**Stated goal 1:** Rewrite the lines of the records below as a numbered list, leaving out the blank lines.

Nonparametric variable selection and its application to additive models

Abstract

Variable selection for multivariate nonparametric regression models usually involves parameterized approximation for nonparametric functions in the objective function. However, this parameterized approximation often increases the number of parameters significantly, leading to the “curse of dimensionality” and inaccurate estimation. In this paper, we propose a novel and easily implemented approach to do variable selection in nonparametric models without parameterized approximation, enabling selection consistency to be achieved. The proposed method is applied to do variable selection for additive models. A two-stage procedure with selection and adaptive estimation is proposed, and the properties of this method are investigated. This two-stage algorithm is adaptive to the smoothness of the underlying components, and the estimation consistency can reach a parametric rate if the underlying model is really parametric. Simulation studies are conducted to examine the performance of the proposed method. Furthermore, a real data example is analyzed for illustration.

**Material for this task:**
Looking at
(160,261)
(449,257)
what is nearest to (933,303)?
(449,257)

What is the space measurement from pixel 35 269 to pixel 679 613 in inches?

**Stated goal 2:** List every drawback that the abstract above attributes to parameterized approximation.

**Problem solution 1:**
1. Looking at
2. (160,261)
3. (449,257)
4. what is nearest to (933,303)?
5. (449,257)
6. What is the space measurement from pixel 35 269 to pixel 679 613 in inches?

**Problem solution 2:**
- It often increases the number of parameters significantly.
- It leads to the "curse of dimensionality."
- It leads to inaccurate estimation.